He said now it may be easier to pick apart the biology of how these alterations cause cancer and how to intervene to better manage or stop the disease. It is possible that PARP inhibitors now on the market may be of use to a significant number of bladder cancer patients.

“These drugs are out there. These have been FDA-approved for other indications and if we have a successful phase II trial, then they could start using it off label. It is conceivable in 24 months we could have phase II results. That would be reasonable to know if we are getting some effect,” Dr. Theodorescu told Cancer Therapy Advisor.

“I don’t want to give people false hope with unrealistic timelines. You have delays and this and that, but 24 months is not unreasonable.”

The TERT gene encodes the enzyme telomerase and the concentration of telomerase helps to determine the length of telomeres, which are the protective genetic material attached to the ends of chromosomes.

The alterations so frequently seen in these samples of bladder cancer were in regions of DNA just upstream from the TERT gene (“promoter” regions).

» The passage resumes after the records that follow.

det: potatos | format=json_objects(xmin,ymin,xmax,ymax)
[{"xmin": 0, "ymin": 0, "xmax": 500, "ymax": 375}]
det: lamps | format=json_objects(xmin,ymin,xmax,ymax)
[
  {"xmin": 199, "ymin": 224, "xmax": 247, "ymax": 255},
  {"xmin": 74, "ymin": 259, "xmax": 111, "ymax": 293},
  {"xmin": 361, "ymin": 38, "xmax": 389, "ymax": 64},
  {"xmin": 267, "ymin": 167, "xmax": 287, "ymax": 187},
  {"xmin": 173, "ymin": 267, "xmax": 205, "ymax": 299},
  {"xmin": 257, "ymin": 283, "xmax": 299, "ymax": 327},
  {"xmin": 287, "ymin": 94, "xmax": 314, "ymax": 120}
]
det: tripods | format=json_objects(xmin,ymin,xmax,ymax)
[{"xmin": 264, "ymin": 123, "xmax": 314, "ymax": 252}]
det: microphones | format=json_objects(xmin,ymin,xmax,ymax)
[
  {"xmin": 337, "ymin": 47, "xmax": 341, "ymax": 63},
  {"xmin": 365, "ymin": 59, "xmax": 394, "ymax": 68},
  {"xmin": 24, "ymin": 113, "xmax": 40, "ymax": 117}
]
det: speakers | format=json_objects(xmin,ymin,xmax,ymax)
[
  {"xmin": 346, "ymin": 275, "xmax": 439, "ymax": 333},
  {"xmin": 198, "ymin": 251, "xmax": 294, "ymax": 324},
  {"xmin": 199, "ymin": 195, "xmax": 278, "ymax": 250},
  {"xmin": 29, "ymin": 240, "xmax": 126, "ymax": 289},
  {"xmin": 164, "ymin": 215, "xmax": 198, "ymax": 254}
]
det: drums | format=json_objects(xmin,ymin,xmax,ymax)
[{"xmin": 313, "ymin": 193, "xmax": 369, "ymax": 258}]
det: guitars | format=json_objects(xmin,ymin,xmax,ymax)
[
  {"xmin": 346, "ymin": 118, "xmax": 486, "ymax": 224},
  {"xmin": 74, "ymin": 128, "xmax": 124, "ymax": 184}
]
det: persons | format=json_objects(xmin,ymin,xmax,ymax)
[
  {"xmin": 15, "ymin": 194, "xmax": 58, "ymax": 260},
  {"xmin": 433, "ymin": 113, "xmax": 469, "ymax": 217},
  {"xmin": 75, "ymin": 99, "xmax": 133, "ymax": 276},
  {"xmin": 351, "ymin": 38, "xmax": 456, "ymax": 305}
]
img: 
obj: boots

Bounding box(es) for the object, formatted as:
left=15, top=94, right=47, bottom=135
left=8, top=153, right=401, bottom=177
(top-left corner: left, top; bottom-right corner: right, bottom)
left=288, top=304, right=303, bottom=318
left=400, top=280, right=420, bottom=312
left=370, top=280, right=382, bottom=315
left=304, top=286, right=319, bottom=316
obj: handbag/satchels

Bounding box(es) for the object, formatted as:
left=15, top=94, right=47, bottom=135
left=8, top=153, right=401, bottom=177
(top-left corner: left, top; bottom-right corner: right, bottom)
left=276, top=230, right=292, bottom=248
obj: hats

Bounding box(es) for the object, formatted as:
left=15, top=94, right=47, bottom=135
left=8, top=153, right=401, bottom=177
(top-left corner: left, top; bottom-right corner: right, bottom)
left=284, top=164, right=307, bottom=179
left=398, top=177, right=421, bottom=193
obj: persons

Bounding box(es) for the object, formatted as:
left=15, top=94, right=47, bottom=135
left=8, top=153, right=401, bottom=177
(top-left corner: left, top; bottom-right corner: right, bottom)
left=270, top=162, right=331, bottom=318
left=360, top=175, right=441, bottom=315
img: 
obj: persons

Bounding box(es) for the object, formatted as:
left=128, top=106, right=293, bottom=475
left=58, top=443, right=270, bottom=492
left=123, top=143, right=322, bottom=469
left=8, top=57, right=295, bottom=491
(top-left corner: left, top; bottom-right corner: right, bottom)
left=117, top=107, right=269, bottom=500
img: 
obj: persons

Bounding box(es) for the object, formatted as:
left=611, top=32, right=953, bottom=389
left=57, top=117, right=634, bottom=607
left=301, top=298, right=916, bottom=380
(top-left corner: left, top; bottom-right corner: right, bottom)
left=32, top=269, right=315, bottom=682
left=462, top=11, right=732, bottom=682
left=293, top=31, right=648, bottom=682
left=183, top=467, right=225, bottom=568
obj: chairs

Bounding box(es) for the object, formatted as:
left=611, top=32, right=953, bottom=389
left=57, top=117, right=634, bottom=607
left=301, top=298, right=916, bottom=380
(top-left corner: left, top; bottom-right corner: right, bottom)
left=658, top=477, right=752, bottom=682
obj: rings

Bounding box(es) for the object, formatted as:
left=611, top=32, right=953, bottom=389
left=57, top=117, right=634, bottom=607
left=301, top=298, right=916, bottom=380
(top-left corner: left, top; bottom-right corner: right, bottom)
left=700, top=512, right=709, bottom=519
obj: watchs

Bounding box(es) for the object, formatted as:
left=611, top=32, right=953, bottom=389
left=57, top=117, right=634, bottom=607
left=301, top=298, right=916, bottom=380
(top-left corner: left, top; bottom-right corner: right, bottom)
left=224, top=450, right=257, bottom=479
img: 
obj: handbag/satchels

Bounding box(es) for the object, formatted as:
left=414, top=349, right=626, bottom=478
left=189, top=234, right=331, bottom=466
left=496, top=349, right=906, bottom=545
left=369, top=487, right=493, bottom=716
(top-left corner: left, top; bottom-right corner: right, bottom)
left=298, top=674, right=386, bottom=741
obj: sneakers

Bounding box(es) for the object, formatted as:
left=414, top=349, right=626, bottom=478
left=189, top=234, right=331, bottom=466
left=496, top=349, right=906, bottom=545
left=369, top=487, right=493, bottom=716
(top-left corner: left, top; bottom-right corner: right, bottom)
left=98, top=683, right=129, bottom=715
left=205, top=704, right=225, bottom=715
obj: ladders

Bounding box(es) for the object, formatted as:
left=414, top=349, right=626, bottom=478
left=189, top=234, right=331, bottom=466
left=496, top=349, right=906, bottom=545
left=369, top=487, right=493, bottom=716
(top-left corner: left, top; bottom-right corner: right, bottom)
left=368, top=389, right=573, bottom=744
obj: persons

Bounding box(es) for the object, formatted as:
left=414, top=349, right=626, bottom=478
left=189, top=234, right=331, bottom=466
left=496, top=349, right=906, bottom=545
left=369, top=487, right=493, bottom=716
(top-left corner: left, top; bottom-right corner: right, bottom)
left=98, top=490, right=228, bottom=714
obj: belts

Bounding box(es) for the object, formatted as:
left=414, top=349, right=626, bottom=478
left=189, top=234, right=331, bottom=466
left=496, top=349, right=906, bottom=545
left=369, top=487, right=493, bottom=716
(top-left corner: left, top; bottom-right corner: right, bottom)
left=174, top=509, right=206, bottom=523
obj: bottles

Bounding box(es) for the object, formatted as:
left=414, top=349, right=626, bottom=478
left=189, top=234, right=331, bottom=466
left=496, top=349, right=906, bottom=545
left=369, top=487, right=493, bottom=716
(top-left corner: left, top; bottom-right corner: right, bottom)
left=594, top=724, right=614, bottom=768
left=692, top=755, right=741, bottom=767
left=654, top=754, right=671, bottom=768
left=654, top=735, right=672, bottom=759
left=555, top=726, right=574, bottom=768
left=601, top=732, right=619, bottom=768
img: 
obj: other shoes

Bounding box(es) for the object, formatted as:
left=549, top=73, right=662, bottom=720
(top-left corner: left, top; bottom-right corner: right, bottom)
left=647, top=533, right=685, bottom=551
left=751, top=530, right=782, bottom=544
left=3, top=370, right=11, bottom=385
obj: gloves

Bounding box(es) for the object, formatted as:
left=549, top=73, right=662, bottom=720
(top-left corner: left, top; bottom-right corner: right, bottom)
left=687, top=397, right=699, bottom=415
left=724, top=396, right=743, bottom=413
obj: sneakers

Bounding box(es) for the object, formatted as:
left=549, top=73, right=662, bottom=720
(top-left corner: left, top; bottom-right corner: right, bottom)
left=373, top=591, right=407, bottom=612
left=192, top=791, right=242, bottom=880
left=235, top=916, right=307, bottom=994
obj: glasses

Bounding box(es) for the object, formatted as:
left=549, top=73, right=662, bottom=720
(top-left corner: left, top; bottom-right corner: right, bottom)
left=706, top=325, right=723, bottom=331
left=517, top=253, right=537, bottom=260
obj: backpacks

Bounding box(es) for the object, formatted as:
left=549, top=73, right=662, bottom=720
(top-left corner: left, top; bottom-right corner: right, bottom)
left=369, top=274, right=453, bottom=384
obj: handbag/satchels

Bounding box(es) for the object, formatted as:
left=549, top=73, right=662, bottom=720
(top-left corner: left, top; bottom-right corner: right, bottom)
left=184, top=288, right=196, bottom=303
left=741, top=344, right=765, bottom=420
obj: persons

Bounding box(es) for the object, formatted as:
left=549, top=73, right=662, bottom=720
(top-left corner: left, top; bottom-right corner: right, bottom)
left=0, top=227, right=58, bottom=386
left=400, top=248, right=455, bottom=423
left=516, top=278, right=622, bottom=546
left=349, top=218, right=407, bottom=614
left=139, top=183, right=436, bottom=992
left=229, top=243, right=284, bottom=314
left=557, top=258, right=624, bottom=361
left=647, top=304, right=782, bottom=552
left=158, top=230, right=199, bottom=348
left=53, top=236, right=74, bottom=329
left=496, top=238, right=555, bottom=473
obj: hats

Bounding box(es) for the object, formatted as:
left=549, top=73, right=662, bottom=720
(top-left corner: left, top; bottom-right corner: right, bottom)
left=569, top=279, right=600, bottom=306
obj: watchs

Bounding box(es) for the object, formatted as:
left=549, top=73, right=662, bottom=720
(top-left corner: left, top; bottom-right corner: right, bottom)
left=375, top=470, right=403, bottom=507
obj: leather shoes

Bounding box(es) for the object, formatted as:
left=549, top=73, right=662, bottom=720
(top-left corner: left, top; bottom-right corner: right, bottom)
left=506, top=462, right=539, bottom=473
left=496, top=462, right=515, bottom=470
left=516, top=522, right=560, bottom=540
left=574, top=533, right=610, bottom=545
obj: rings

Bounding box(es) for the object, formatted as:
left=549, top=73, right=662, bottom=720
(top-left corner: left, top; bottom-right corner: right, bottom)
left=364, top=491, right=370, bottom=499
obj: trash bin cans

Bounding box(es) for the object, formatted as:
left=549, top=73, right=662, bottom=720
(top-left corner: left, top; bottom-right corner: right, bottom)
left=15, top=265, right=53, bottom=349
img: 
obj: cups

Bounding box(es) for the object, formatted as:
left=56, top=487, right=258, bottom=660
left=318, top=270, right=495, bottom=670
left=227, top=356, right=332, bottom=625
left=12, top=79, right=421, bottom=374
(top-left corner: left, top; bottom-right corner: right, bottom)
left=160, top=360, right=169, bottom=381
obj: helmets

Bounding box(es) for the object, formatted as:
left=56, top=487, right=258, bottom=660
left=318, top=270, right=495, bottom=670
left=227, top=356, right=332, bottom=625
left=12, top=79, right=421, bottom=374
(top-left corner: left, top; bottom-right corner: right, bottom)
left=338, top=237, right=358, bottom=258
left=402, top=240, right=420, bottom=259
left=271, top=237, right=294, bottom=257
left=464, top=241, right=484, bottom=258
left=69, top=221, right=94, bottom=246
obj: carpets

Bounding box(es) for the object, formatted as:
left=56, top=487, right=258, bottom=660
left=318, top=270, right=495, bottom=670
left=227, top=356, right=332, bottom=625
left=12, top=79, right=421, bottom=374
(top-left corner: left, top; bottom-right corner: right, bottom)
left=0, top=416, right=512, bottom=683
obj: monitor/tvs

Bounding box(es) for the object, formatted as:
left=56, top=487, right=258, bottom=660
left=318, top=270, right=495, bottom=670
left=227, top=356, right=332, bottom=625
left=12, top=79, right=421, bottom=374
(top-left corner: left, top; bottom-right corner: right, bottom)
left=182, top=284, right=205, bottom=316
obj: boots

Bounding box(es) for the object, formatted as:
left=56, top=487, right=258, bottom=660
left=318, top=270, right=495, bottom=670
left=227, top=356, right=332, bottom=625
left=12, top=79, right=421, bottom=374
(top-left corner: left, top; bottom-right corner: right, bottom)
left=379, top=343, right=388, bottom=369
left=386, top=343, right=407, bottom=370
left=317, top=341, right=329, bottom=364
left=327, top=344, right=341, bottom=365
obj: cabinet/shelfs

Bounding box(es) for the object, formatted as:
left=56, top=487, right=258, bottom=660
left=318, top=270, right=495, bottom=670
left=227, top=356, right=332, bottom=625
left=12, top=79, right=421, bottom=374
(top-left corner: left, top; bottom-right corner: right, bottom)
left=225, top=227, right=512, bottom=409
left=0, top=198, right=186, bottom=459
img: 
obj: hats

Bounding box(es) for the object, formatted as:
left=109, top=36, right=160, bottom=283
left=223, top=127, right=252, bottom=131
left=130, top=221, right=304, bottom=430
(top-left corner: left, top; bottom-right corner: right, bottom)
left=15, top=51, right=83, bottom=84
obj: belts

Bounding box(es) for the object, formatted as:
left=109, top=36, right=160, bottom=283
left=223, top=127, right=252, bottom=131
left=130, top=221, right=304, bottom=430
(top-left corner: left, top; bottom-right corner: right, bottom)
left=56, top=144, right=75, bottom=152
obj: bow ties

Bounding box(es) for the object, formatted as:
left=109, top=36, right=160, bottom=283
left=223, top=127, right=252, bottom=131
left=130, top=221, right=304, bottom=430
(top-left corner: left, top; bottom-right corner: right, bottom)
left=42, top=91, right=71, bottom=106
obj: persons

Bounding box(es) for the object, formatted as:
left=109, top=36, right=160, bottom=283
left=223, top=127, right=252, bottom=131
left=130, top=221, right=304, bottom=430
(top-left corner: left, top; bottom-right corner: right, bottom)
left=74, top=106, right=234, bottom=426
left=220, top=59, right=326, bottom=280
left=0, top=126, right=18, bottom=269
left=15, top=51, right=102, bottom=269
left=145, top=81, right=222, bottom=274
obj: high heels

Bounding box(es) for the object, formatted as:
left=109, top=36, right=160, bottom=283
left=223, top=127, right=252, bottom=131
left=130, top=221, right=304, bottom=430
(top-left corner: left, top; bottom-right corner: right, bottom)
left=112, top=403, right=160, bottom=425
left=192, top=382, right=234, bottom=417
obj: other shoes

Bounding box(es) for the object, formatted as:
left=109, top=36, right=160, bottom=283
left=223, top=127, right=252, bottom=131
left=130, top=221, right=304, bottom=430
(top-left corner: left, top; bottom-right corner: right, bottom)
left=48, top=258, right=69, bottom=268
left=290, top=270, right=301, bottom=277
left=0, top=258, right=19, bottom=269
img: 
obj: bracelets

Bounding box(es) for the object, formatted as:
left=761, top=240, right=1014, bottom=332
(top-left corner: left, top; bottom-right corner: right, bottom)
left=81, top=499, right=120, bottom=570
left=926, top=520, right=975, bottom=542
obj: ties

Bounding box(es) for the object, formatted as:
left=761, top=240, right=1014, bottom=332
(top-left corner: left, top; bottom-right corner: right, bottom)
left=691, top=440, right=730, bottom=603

New data show that TERT alterations lead to shorter telomere length in human samples of bladder tumor tissue when compared with telomere length in surrounding healthy tissue from the same patient.

A meta-analysis conducted in 2011 analyzed telomere length and cancer and it showed that shorter telomeres are associated with the development of many types of cancer.

Gopal Gupta, MD, who is an assistant professor of urology at Loyola University Health System in Chicago, IL, said these new findings by Dr. Theodorescu and colleagues are interesting and that their study suggests an entire new way to risk stratify bladder cancer.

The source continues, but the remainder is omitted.